Mirar al resto del mundo permite apreciar mejor lo que sucede en la tierra propia. Hace veintitrés años que Argentina salió del terrorismo de Estado y de una guerra en el Atlántico Sur, pero todavía sus consecuencias son heridas abiertas en el cuerpo nacional. Después de treinta años, los crímenes de la Triple A recién están llegando a los tribunales, porque ya sus protectores no tienen fuerzas para impedirlo. Los analistas que se pierden en el laberinto de las intrigas de palacio opinan que la detención de la viuda de Perón, solicitada por un juez mendocino, es un acto más de la interna peronista, incapaces de comprender hasta qué punto maduró el asco social por todo lo que huela a impunidad. Han pasado cinco años desde la crisis institucional que tumbó al gobierno de la Alianza y, en varios sentidos, canceló la hegemonía conservadora que gobernó la década de los ’90, pero aún la pobreza hace estragos en millones de hogares argentinos y la redistribución de la riqueza en términos de equidad, cuando menos, es resistida con todo el poder que conservan las minorías privilegiadas.

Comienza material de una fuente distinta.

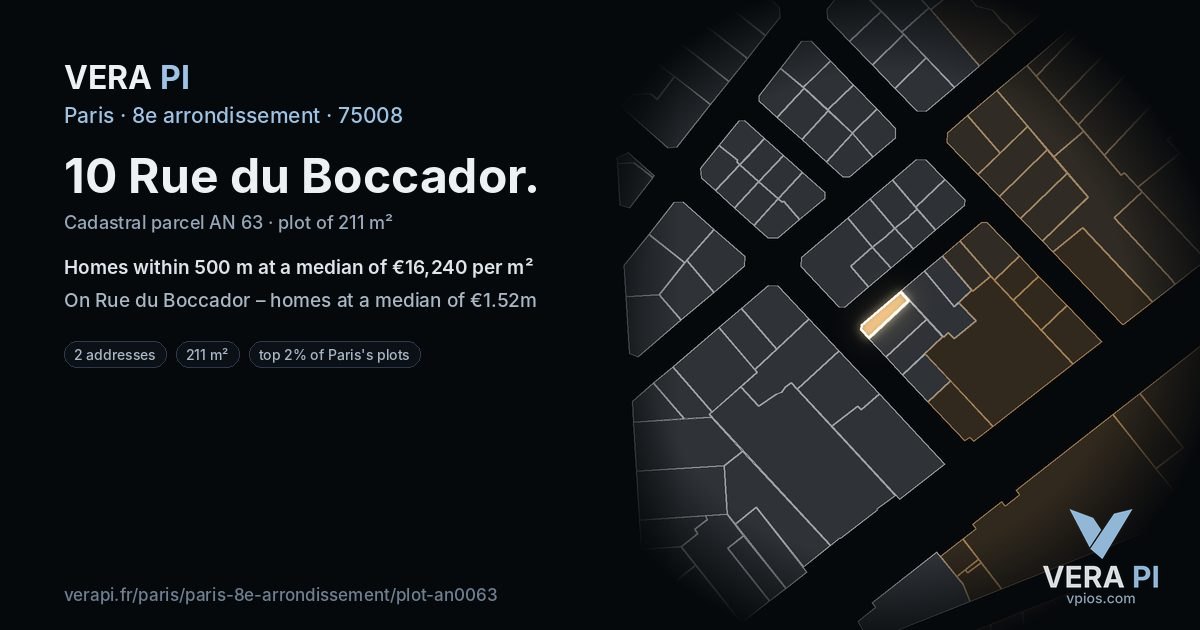 10 Rue du Boccador, 8e arrondissement at night – the plot lit, the parcels around coloured by the prices near them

La construcción del Estado de derecho, después de cinco presidencias elegidas en las urnas y otras tantas de facto, todavía está en obra y su ausencia o su incapacidad para ejercer la autoridad sigue haciendo estragos. A modo de referencias: el asesinato de un adolescente en un patrullero policial de Los Hornos, otro entre tantos casos individuales, aunque esta vez los asesinos y encubridores han sido detenidos, y también en una escala aún más estremecedora, si cabe, es el descontrol en las rutas del transporte automotor que cobra varios miles de vidas cada año, con estadísticas trágicas que aumentan cada semana. Sin hablar de los desastres naturales, como los temporales que esta semana arrasaron Tucumán, que no son tan imprevisibles como pretenden los argumentos de la irresponsabilidad. Esta semana, la comisión de medio ambiente de la Unión Europea presentó un informe sobre los peligros inminentes derivados del recalentamiento global, entre ellos las modificaciones bruscas y devastadoras del clima, llamando a los Estados a tomar cartas en el asunto. Las sociedades civiles, por su parte, tampoco pueden permanecer inertes o inactivas, a pesar de que no siempre acierten con los mejores métodos y formas de lucha para conseguir que los gobiernos atiendan los intereses populares. El conflicto de Gualeguaychú, un ejemplo de resistencia mal utilizada, ayer comenzó a derivar hacia el callejón sin salida de la izquierda vocinglera, siempre disponible para apoyar todo lo que esté en contra de algo o alguien. La necesidad de reflexión cultural y política no es cuestión de especialistas o académicos, sino un imperativo social para encontrar el rumbo hacia el futuro.